Question

Be honest, have you ever met someone, only to be shocked that you share the same birthday? We have all been there at one point or another. In this week's discussion, you will be asked to address this event with a measure of probability.

See, each semester I ask each of my classes of about 32 face-to-face students the question, "What do you believe the probability is that there exists a common birthday(s) among those in this class?" After each person has the opportunity to consult his or her neighbor, I proceed to write down the guesses on the board. Those guesses often look something like this: 1%, 10%, 25%,50%, 67%, 90% 100%. As we all know, only one of these can be correct (if any).

Using your understanding of counting techniques and probability, investigate the answer to this question. What do you calculate to be the true probability of such an event? Provide any and all reasoning. PLEASE RECORD YOUR OWN INTUITION AND NOT ANSWERS YOU FIND ON THE INTERNET!! You are graded on the thoughtfulness of your response.

Answer 1

Solution:

We assume there are 365 days in a year and there are 32 students in the group.

Each student can have birthday on any of the 365 days in the year and it is also possible more than one student can have birthday on the same date – as an extreme case, all 32 students can have their birthdays on the same date. Thus, total number of possible ways 32 students can have their birthdays is 365³²

Out of these possible 365³² ways, the possibilities when no two students have their birthdays on the same date is 365 x 364 x …………. x 334 [i.e.,(365 - 31)]

[Reasoning: The first student can have birthday on any of the 365 dates, then the second student can have birthday on any of the remaining 364 dates only, the third student can have birthday on any of the remaining 363 dates only, and so on, the thirty second student can have birthday on any of the remaining 334 dates only]
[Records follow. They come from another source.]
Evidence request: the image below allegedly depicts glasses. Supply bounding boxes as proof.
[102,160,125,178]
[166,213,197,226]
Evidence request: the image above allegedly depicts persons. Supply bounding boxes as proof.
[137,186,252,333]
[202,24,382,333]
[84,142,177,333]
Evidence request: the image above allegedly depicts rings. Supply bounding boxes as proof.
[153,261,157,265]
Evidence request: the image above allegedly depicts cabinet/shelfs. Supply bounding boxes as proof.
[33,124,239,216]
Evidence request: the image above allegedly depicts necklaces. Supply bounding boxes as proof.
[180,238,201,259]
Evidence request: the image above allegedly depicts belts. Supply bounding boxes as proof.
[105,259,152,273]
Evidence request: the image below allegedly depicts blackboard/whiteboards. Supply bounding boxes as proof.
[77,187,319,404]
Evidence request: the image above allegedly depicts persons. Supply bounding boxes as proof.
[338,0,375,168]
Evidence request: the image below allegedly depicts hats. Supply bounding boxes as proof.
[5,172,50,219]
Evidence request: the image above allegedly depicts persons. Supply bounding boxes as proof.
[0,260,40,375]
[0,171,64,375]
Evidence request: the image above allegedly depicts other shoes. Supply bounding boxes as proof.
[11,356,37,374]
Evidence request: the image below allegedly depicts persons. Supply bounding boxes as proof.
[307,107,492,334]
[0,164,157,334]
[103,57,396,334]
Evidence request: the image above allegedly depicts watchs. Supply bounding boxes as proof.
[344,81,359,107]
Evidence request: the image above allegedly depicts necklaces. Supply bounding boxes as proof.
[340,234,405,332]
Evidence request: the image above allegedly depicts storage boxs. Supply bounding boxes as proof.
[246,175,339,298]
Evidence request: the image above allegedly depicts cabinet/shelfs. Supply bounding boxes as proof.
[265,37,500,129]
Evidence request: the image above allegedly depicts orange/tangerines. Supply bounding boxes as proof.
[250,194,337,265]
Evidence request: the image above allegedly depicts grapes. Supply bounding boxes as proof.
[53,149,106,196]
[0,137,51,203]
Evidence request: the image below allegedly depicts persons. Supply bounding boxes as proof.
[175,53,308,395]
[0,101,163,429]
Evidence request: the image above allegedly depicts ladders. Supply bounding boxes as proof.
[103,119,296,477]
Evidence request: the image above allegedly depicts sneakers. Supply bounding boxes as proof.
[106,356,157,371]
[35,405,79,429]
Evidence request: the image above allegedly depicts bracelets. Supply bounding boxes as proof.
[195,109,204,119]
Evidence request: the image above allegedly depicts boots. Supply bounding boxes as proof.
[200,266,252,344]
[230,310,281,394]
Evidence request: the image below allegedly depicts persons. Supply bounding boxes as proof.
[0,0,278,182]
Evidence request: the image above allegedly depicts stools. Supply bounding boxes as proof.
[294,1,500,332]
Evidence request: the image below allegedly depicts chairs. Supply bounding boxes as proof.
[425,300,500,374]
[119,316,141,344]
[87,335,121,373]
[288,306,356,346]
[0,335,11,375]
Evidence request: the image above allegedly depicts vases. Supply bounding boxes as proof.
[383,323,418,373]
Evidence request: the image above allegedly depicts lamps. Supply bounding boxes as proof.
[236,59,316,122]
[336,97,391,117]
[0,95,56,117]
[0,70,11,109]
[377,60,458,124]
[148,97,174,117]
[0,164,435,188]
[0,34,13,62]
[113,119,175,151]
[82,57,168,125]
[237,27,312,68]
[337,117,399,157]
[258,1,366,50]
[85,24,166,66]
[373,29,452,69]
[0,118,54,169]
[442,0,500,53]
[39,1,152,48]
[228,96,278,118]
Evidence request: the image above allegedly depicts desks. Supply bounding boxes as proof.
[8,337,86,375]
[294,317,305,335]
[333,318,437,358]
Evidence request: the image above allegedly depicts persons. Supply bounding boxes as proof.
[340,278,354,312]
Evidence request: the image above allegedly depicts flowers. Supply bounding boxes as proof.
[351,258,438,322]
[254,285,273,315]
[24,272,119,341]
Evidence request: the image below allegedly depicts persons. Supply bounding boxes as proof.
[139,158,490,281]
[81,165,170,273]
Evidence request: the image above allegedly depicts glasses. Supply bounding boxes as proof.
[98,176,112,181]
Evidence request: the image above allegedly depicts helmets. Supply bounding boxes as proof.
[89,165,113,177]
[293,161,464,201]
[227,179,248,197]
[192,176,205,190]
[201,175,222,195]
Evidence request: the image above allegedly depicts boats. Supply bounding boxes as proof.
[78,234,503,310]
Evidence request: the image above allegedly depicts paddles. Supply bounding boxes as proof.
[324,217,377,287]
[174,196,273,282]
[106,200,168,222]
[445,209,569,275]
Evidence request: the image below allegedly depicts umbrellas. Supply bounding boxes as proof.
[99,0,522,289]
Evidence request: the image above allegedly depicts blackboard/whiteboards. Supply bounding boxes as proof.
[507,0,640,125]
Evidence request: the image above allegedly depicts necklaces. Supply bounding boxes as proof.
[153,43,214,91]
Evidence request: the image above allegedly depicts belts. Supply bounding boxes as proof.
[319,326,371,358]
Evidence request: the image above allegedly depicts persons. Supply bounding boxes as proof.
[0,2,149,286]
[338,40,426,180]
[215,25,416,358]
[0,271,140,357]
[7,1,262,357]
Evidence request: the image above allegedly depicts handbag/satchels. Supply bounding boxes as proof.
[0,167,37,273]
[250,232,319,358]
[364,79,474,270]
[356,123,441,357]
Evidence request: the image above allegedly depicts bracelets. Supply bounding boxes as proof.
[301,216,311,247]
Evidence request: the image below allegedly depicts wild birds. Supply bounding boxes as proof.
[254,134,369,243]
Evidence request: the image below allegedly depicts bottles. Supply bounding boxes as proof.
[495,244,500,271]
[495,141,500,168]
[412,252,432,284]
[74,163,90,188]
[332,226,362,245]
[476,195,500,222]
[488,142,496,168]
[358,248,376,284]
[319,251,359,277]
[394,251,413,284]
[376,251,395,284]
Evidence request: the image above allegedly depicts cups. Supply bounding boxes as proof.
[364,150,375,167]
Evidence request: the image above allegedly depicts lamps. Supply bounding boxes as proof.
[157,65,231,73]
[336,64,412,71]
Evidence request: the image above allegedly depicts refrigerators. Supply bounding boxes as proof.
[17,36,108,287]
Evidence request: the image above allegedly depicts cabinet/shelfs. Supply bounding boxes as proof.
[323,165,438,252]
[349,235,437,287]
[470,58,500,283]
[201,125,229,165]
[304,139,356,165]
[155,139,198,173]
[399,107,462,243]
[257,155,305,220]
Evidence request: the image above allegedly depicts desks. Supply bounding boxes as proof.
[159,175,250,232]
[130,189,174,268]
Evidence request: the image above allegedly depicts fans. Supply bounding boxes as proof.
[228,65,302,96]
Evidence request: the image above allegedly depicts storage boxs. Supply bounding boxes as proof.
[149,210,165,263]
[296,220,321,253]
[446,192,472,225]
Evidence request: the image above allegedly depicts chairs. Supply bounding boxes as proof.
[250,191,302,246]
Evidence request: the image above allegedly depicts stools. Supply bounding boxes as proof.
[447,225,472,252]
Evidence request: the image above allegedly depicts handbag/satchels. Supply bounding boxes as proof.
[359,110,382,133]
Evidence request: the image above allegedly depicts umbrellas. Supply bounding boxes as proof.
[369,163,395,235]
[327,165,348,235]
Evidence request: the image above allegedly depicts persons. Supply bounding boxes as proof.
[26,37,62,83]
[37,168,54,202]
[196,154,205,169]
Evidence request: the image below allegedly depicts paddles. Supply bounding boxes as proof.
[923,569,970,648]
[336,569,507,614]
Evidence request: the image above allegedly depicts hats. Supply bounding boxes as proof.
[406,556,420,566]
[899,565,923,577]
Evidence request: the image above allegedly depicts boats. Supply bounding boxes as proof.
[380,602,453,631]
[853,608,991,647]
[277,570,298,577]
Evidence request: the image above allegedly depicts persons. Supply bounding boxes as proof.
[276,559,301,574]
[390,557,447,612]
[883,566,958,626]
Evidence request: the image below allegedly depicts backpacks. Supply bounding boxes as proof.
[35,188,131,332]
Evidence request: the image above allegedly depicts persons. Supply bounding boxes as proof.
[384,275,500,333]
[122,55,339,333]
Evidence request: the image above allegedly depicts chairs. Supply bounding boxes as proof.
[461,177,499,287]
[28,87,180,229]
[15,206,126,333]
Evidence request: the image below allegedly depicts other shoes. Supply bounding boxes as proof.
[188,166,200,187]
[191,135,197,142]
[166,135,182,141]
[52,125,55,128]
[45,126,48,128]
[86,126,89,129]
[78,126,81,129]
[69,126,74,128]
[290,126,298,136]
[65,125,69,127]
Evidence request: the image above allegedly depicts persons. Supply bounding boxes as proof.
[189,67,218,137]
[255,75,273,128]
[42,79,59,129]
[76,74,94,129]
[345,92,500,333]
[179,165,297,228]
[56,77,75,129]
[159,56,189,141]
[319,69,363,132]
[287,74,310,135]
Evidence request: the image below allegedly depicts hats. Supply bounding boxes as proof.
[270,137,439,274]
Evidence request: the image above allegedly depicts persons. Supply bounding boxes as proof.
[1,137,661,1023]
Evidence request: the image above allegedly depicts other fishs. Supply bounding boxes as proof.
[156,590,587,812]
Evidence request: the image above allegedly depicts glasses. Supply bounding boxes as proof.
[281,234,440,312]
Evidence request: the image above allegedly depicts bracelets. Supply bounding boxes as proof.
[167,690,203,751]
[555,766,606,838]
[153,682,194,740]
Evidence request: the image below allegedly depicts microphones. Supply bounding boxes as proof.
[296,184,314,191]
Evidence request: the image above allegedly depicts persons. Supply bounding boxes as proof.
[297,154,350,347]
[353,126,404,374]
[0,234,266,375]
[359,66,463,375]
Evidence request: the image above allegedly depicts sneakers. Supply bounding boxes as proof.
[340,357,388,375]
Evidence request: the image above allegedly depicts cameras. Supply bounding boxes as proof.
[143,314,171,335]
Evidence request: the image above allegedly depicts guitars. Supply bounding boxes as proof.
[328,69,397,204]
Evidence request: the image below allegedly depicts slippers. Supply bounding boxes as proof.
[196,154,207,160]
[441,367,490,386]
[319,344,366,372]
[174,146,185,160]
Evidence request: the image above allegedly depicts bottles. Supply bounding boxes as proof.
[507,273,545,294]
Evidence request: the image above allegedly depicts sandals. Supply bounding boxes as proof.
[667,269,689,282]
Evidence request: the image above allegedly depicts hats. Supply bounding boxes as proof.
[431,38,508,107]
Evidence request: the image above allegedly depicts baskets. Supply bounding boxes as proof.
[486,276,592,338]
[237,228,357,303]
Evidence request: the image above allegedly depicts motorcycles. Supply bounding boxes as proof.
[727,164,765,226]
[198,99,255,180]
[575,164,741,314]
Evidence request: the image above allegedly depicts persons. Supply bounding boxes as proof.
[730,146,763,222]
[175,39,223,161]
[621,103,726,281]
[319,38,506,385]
So, probability no two students have their birthdays on the same date is:

(365 x 364 x …………. x 334)/365³²    

= 11184/9.84854E+81

= 1.1356E-78 which is negligibly very small – 0.00000 (78 zeros)114

So, then the probability that at least two students will have the same birthday

= 1 - 1.1356E-78

= 1.

Thus, interestingly, and perhaps unbelievably, it is certain that in a group of 32 persons at least two will have the same birthday.